DESPESAS CONDOMINIAIS-IMÓVEL ARREMATADO EM FALÊNCIA
Senhores:
Cliente arrematou um imóvel numa falência, assinando uma carta-proposta concordando em assumir o IPTU e o CONDOMÍNIO atrasados.
Mencionou as despesas condomíniais porque INEXISTIA qualquer crédito habilitado pelo Condomínio, apesar de ter sido publicado o edital convidando os credores.
Agora, recebeu uma ação do condomínio pretendendo receber valores de mais de 20 anos, com um ABSURDO valor que suplanta, em muito, o valor do terreno.
Pergunto:
O fato de não estar habilitado o crédito não retira o princípio propter rem?
Há obrigação de pagar esse absurdo valor?
ILSE MARIA
Cara Ilse.
A dívida propter rem (própria da coisa) acompanha esta em nome de quem estiver.
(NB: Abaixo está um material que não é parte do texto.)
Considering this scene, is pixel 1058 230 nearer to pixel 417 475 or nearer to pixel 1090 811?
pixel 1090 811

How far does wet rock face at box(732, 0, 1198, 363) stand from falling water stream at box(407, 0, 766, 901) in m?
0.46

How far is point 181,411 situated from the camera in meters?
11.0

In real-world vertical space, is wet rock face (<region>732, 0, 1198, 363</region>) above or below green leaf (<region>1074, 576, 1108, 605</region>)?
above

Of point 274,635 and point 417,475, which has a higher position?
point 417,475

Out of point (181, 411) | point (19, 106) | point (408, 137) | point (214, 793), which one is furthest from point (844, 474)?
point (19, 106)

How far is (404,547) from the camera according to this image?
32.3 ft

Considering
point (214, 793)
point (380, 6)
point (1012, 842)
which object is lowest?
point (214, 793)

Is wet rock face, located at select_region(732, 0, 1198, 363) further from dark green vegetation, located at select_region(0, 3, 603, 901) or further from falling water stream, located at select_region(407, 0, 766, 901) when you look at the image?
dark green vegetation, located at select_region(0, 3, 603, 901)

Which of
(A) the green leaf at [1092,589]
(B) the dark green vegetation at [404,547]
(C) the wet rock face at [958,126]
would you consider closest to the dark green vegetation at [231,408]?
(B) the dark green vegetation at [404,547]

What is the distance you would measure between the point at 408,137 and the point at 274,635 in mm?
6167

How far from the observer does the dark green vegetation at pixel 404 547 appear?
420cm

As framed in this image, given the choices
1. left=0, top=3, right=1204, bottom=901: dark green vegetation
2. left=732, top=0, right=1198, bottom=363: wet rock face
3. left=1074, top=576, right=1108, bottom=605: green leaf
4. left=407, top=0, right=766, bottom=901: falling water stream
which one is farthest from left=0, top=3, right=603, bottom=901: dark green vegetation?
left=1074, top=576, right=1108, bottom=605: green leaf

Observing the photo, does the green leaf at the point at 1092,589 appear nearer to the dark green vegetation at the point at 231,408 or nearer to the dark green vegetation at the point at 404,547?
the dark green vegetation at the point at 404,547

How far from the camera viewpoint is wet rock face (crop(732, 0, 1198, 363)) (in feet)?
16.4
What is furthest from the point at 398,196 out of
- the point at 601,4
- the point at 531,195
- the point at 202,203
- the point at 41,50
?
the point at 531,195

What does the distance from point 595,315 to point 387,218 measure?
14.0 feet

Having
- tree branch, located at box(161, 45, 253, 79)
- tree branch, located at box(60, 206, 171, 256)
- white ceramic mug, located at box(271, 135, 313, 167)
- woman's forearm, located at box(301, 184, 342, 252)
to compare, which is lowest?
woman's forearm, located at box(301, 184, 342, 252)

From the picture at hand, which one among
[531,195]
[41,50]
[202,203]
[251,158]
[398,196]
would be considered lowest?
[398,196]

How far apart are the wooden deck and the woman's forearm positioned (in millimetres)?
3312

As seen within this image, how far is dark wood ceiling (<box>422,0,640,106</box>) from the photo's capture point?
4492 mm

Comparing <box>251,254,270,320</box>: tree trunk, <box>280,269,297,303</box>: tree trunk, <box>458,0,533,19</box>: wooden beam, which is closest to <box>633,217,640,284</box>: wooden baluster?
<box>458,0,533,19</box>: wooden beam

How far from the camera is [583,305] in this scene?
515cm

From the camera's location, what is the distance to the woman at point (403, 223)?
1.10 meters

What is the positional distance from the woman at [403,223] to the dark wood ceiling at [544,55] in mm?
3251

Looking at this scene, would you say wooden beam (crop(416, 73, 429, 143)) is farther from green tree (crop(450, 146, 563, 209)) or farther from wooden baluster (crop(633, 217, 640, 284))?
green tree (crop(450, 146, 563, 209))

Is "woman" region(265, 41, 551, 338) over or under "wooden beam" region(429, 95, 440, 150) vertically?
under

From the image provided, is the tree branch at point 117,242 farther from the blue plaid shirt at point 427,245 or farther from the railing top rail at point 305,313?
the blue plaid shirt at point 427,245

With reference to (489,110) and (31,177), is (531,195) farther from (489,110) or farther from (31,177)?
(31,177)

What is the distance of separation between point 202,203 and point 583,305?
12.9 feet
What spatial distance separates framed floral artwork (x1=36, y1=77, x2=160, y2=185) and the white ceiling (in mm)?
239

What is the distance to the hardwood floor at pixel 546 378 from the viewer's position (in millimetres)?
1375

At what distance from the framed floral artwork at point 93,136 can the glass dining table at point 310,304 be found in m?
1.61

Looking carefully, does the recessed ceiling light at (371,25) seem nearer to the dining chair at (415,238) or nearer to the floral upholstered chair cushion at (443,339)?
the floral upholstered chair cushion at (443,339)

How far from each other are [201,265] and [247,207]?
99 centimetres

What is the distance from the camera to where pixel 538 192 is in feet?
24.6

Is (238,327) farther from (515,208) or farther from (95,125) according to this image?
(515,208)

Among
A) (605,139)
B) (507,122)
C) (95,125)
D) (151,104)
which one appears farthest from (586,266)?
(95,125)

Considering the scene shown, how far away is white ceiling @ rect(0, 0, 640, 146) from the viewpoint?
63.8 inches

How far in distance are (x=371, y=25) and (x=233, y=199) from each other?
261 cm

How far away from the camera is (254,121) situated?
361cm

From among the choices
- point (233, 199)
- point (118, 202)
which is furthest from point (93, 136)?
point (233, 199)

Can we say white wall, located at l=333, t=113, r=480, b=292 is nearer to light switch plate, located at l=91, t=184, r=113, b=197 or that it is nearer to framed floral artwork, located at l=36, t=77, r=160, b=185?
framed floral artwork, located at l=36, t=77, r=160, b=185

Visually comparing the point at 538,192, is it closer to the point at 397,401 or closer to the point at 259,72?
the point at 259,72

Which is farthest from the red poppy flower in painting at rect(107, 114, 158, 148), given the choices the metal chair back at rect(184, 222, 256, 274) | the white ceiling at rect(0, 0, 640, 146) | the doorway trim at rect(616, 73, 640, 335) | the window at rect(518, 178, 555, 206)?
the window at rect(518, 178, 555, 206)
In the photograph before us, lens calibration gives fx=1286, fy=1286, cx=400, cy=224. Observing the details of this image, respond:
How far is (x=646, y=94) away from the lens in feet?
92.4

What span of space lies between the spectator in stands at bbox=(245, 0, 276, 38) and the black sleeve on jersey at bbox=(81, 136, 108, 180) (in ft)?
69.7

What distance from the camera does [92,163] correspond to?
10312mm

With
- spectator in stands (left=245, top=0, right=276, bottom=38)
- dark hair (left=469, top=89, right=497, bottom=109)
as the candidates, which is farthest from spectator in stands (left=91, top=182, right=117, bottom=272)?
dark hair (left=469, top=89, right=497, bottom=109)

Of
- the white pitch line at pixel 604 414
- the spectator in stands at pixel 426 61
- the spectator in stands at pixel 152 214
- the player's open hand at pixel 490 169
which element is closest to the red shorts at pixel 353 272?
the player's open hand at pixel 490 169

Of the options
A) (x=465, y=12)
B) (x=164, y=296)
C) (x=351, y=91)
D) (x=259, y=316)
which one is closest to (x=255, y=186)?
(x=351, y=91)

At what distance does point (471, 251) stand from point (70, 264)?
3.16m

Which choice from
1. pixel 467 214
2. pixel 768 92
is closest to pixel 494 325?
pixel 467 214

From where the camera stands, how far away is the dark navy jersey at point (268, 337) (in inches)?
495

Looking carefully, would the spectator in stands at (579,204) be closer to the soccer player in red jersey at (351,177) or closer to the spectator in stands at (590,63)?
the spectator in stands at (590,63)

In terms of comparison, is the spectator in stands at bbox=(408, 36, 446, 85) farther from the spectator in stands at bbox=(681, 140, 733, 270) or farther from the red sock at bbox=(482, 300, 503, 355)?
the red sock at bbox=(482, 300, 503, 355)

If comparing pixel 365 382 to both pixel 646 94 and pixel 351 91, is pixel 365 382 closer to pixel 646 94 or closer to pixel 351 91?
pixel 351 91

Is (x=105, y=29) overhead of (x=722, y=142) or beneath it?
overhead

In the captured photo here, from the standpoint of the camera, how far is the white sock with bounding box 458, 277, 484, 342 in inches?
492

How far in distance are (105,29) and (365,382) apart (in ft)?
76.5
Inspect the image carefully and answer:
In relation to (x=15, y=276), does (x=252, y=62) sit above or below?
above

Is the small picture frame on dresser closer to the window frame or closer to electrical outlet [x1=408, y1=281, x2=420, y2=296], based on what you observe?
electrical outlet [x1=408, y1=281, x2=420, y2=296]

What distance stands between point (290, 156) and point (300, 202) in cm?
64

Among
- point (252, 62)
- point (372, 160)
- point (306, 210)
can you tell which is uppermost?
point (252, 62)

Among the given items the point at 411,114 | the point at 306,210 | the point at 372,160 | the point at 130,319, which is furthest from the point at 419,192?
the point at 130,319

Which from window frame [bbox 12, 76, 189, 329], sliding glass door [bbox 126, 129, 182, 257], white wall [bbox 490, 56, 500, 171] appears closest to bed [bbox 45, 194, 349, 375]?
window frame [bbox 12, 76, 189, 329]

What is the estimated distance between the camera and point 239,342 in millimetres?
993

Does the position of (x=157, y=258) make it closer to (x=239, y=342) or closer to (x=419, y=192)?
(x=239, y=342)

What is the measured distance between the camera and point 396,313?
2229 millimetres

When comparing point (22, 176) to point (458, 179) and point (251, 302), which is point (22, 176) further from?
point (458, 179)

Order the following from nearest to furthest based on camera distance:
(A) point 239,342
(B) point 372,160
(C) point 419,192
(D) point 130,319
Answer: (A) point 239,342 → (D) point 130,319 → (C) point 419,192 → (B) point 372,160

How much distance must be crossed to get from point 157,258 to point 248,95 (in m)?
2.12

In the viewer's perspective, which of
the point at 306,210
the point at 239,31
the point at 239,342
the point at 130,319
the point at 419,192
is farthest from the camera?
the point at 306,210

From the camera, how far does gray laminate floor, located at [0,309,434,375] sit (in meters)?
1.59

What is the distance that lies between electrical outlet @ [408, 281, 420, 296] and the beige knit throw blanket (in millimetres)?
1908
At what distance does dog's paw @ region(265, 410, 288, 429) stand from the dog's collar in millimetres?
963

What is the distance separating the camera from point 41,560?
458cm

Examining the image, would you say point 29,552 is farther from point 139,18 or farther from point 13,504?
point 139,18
Contudo, você falou em condomínio de terreno??? Não seria loteamento???
Dependendo de sua explicação você pode afastar a dívida do campo real para o campo pessoal, dificultando, assim, a tentativa de cobrança do que alega estar este terreno em condomínio.
Responda a este e-mail com informações sobre o terreno e o loteamento/condomínio onde ele está localizado que poderei ajudá-la
Sem mais,
Eduardo
Carissimo Dr. Eduardo!
Desculpe a demora. Estive viajando.
Hoje tenho mais elementos para fornecer.
Um grupo de proprietarios de lotes em antigo loteamento em cidade bem distante de Sao Paulo, decidiram fechá-lo e instituiram um condomínio de fato. Há anos (ANTES DE 1983) redigiram uma CONVENCAO e instituiram um condomínio. Só que essa convencao ate hoje nao foi registrada.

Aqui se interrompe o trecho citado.